- [WHAT THE EXERCISE ASKS]: How many lines in the entries below contain the word "pixel"? Reply with the number only.

(Rows from a spatial reasoning dataset)
• • • • • • •

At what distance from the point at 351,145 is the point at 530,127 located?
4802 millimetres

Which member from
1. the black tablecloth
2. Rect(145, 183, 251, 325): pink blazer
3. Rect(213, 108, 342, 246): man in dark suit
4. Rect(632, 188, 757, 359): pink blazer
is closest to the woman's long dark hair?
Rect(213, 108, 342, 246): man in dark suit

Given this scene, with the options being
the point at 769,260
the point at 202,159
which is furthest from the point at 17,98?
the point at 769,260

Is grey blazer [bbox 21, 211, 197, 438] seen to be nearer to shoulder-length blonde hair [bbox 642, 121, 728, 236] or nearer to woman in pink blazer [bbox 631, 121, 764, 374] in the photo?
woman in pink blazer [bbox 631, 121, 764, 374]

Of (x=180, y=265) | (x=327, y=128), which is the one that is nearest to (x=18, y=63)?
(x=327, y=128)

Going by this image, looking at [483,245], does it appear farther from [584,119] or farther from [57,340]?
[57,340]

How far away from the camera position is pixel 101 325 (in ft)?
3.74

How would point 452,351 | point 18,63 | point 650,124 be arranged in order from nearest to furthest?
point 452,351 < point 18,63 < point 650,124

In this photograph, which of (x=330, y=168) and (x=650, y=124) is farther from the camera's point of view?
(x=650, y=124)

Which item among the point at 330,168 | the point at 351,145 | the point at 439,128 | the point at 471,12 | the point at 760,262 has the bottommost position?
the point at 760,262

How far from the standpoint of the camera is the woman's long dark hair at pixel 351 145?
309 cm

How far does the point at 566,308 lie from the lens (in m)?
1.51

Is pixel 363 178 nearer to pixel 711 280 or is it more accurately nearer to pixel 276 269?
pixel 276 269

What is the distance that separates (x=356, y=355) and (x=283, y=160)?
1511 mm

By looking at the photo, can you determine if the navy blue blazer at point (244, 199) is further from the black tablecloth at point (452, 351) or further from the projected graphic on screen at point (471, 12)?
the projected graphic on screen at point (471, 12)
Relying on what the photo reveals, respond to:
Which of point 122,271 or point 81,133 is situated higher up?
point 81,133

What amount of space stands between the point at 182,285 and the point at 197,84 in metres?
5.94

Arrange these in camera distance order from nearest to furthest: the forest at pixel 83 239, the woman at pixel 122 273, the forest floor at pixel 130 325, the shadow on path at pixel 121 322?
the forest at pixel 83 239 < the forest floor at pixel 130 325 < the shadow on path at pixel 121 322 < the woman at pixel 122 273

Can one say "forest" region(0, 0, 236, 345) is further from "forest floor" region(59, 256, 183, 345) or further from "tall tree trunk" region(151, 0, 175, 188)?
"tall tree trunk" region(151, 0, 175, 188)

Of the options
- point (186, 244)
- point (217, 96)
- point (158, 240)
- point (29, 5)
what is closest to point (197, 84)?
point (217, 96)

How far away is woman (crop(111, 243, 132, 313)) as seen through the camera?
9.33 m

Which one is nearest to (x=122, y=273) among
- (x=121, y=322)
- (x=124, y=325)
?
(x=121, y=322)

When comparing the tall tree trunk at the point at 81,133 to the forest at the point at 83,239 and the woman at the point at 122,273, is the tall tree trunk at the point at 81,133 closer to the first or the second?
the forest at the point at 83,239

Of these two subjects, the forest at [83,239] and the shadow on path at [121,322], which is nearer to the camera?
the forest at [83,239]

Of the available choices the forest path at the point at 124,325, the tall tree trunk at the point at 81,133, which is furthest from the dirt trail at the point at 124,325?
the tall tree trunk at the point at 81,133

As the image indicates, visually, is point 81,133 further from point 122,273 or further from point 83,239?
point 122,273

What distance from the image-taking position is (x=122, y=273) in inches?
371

• • • • • • •

- [FINISHED TASK]: 6